Loading...
Park Hotels & Resorts Inc (PK) is not an ideal buy for a beginner investor seeking long-term growth at this time. While hedge funds are increasing their positions and the company has shown slight revenue growth, the financial performance is weak, with significant declines in net income and EPS. Additionally, technical indicators are mixed, and there are no strong proprietary trading signals to suggest immediate upside potential.
The stock's MACD is negative and expanding downward, indicating bearish momentum. RSI is neutral at 51.393, and moving averages are bullish (SMA_5 > SMA_20 > SMA_200). However, the stock is trading near its pivot level of 11.431, with resistance at 11.861 and support at 11.002. This suggests limited short-term upside potential.

Hedge funds have increased their buying by 112.50% over the last quarter. The company exceeded Q4 FFO expectations with $0.51 per share and reported a slight revenue increase of 0.6% YoY.

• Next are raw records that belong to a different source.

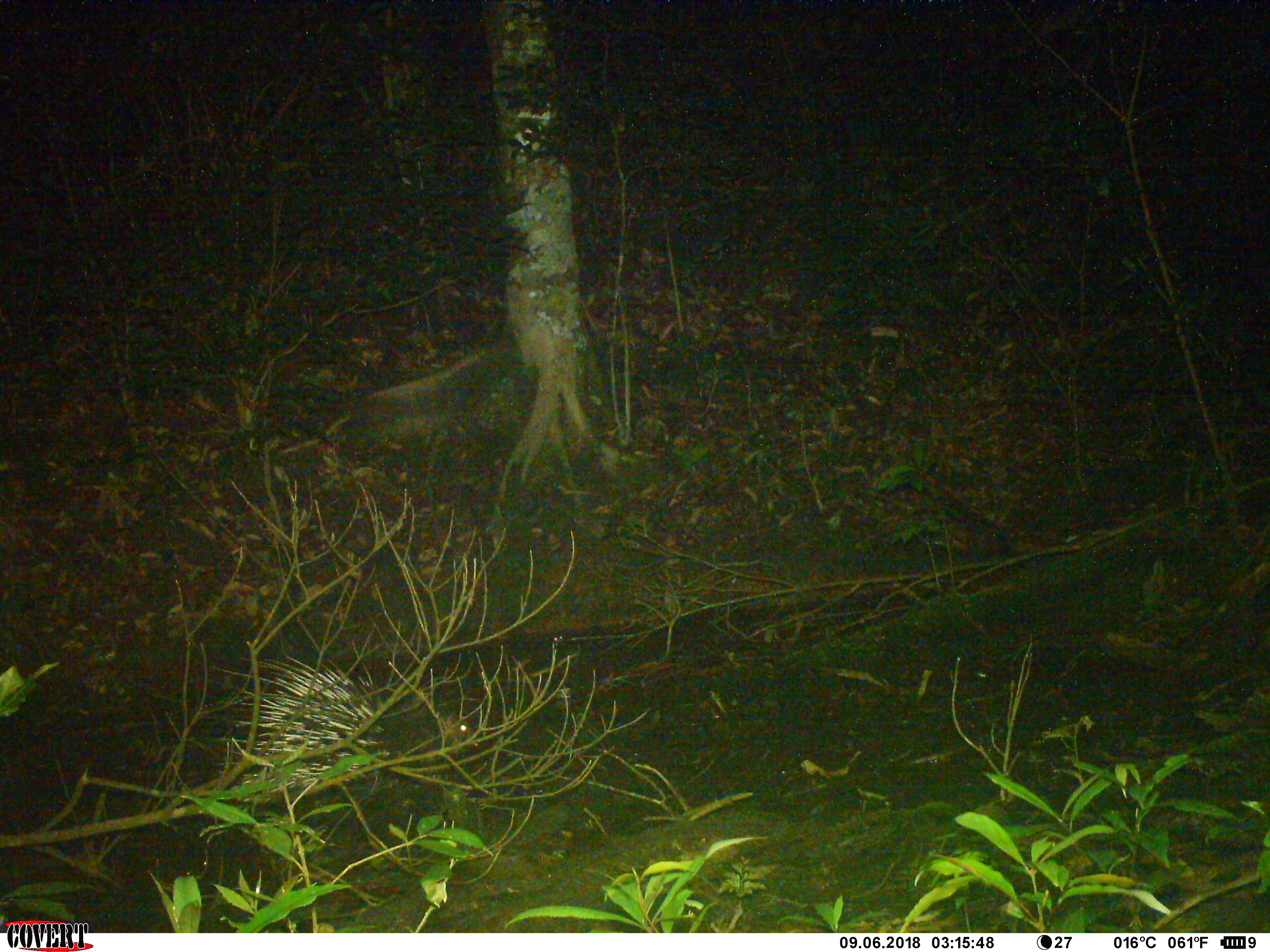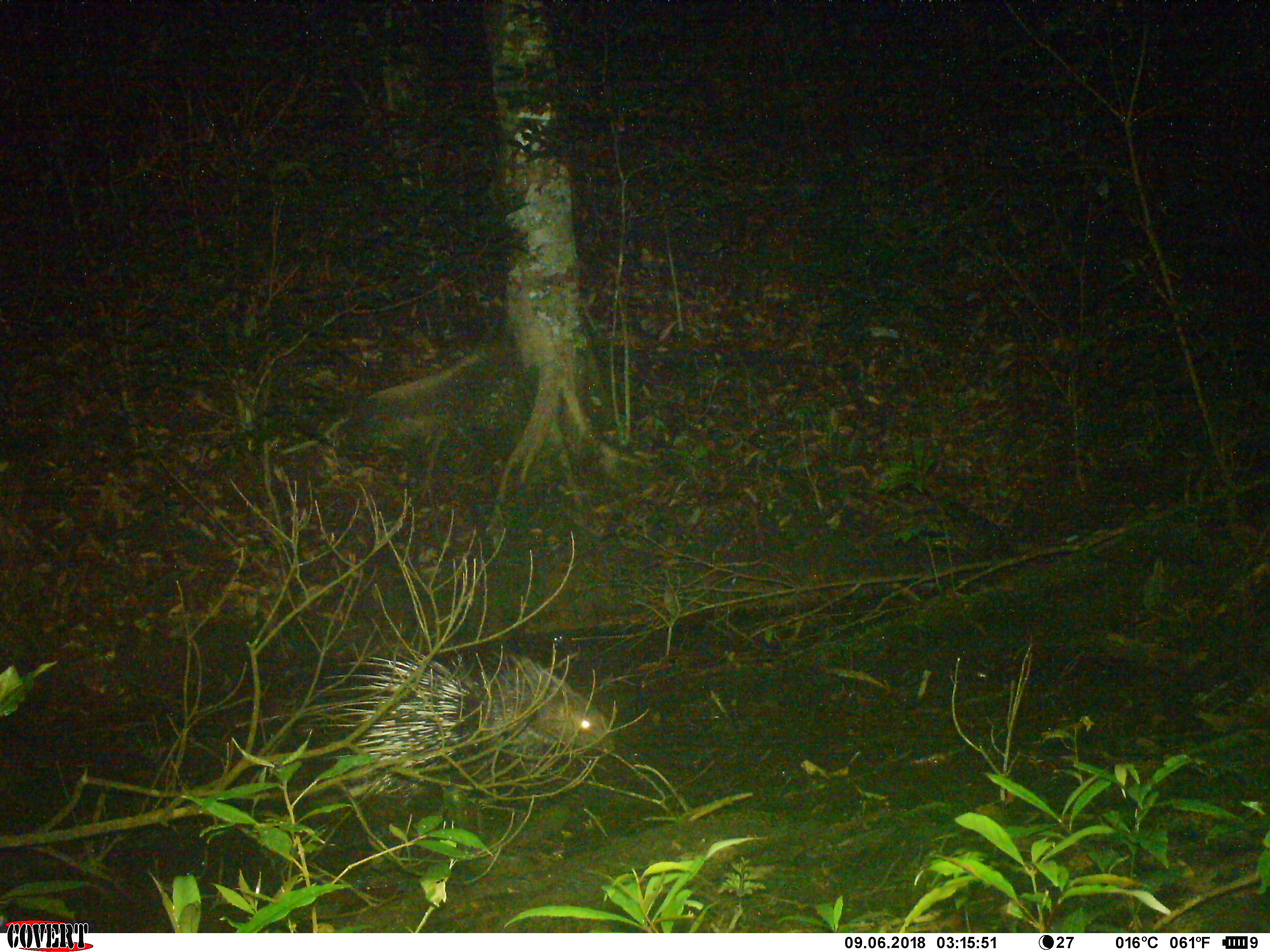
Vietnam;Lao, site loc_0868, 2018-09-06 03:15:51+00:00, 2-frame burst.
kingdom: Animalia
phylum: Chordata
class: Mammalia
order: Rodentia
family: Hystricidae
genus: Hystrix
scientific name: Hystrix brachyura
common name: malayan porcupine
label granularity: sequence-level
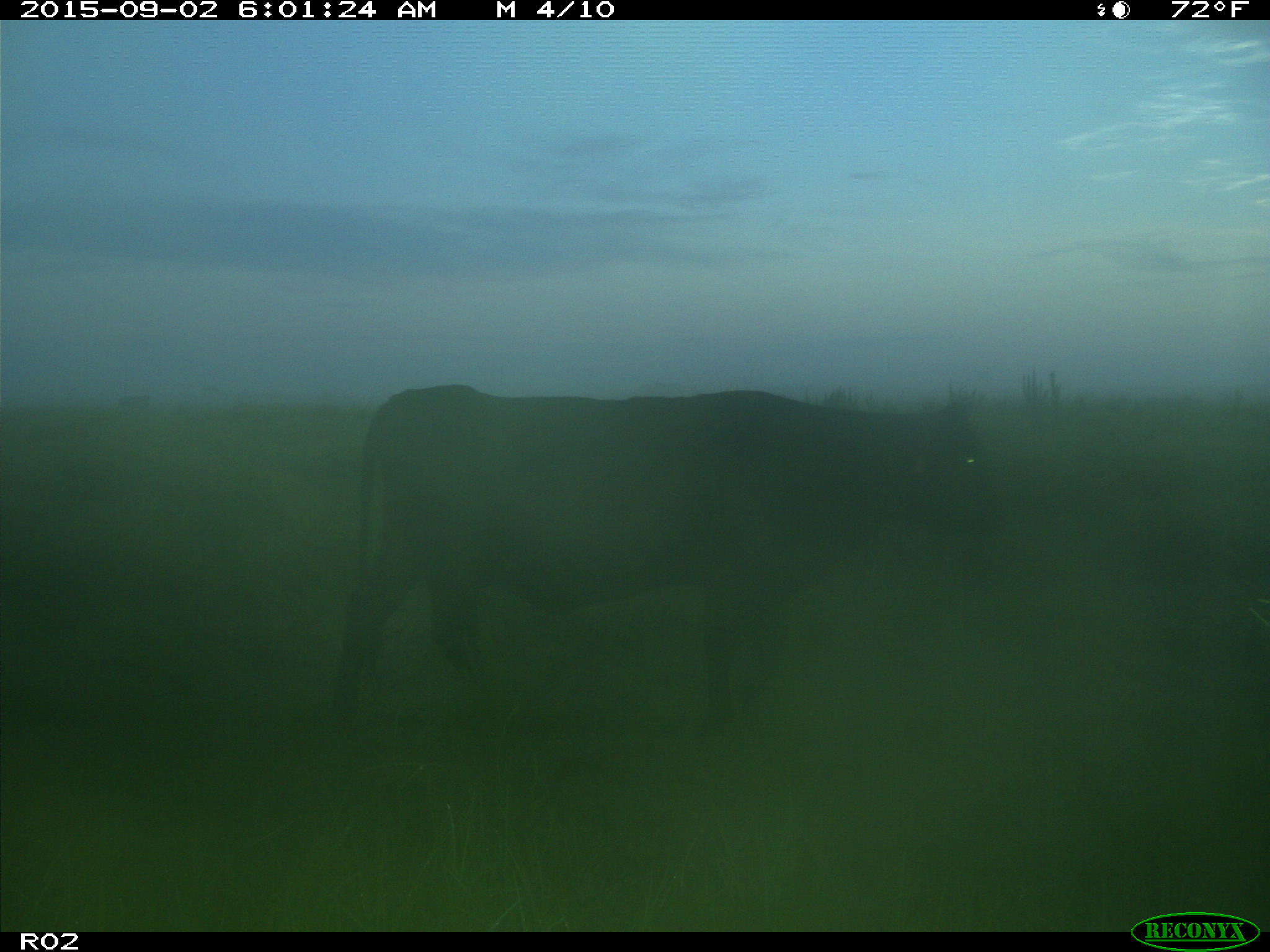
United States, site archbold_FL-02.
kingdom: Animalia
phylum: Chordata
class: Mammalia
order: Artiodactyla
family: Bovidae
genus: Bos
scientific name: Bos taurus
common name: domestic cow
Bos taurus (domestic cow).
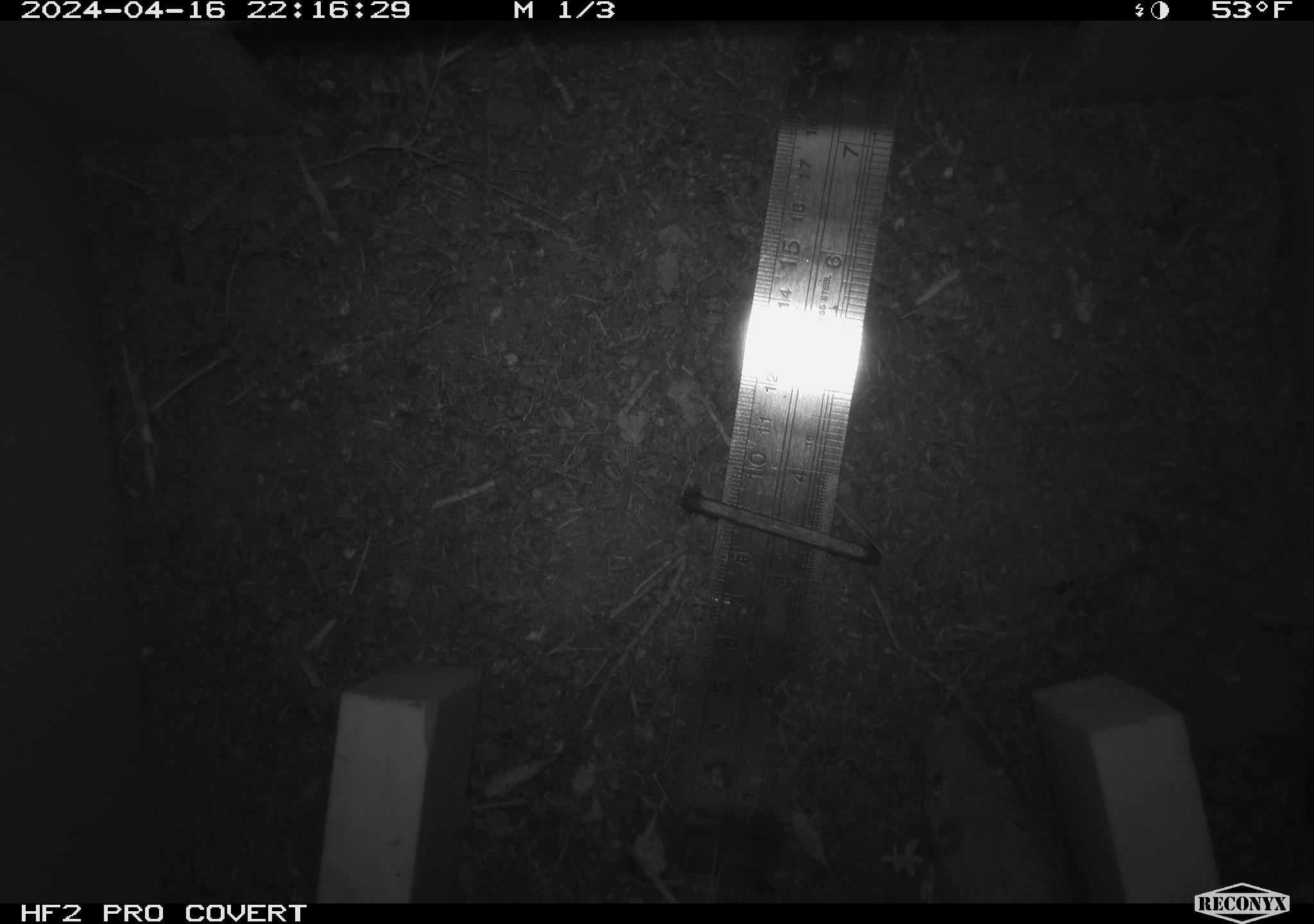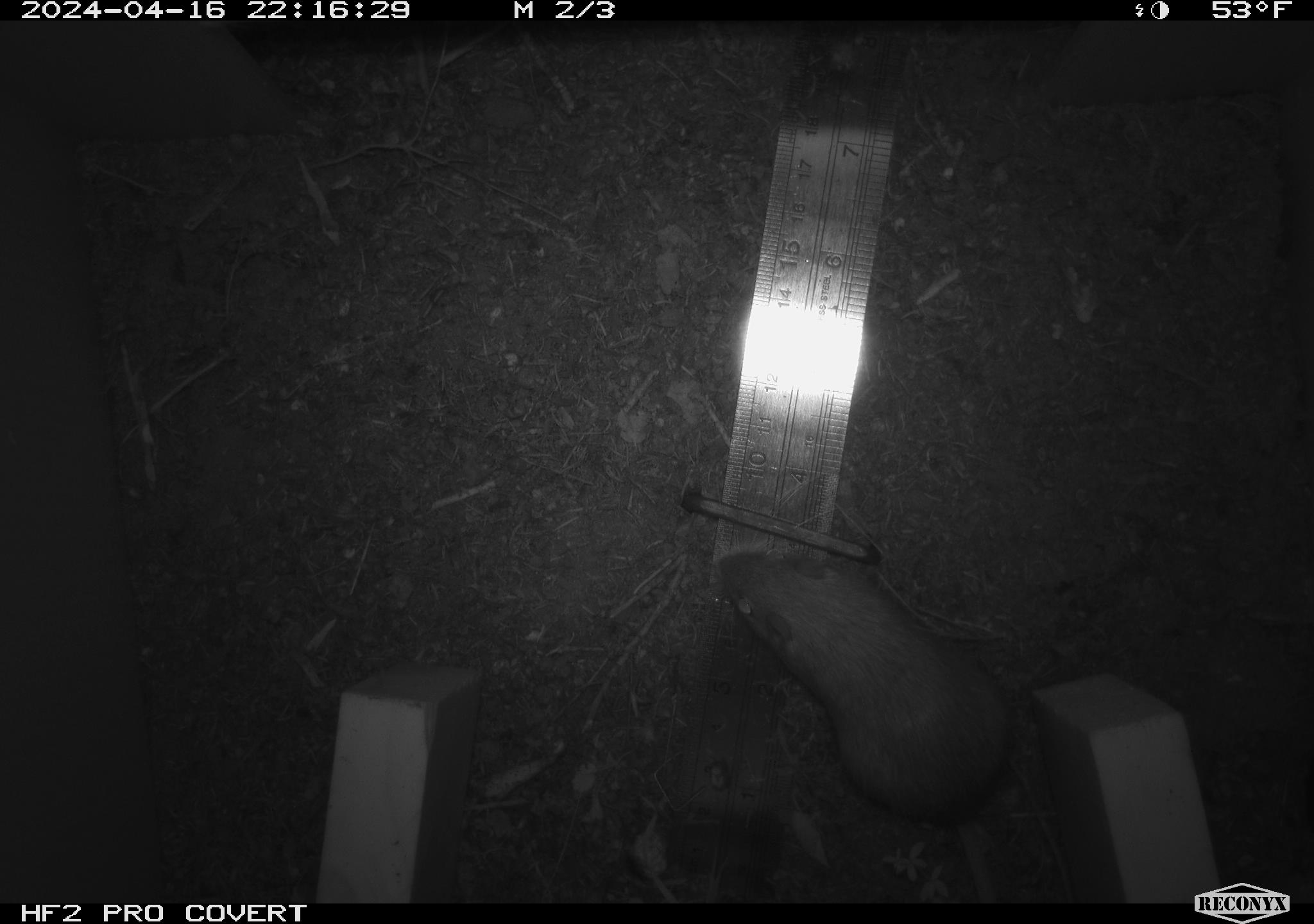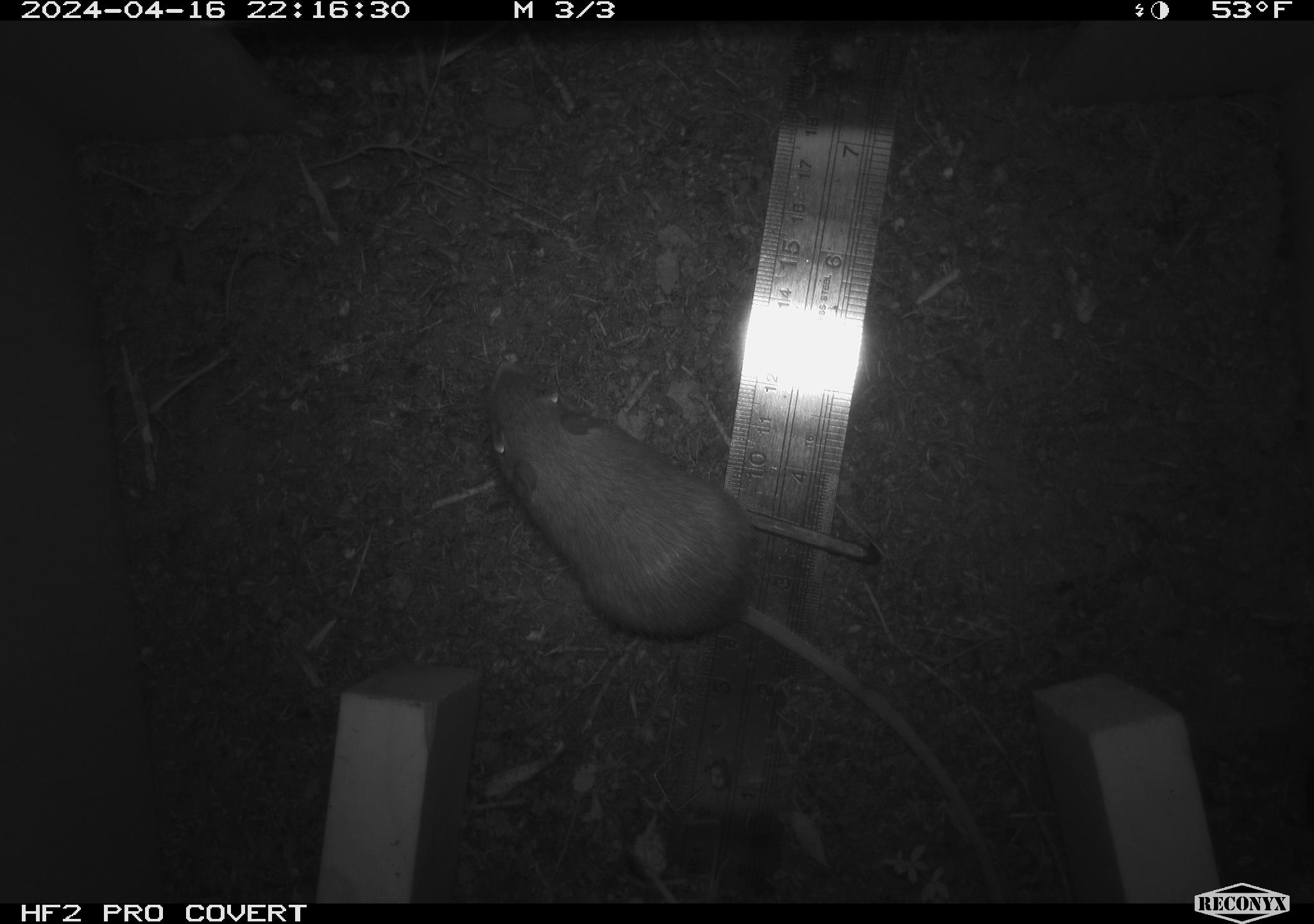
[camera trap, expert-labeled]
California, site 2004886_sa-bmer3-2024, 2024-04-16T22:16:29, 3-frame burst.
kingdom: Animalia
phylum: Chordata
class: Mammalia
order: Rodentia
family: Heteromyidae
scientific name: Heteromyidae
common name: kangaroo rats and pocket mice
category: heteromyidae family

H/2 Credit Manager LP sold 741,040 shares, reflecting declining confidence. Financial performance shows a significant drop in net income (-410.61% YoY) and EPS (-421.88% YoY). Analysts have lowered price targets, with mixed ratings ranging from Underweight to Overweight. No recent congress trading data or influential figure activity supports the stock.
In Q4 2025, revenue increased slightly by 0.64% YoY to $629 million, but net income dropped significantly to -$205 million (-410.61% YoY), and EPS fell to -1.03 (-421.88% YoY). Gross margin improved marginally to 54.21%. Overall, financial performance is weak, with profitability concerns.
Analysts have mixed ratings. Barclays initiated coverage with an Overweight rating and a $13 price target, but other firms like JPMorgan and Truist have lowered price targets to $11 and maintain Underweight or Hold ratings. Morgan Stanley also reduced its price target to $10, citing muted fundamentals in the lodging sector.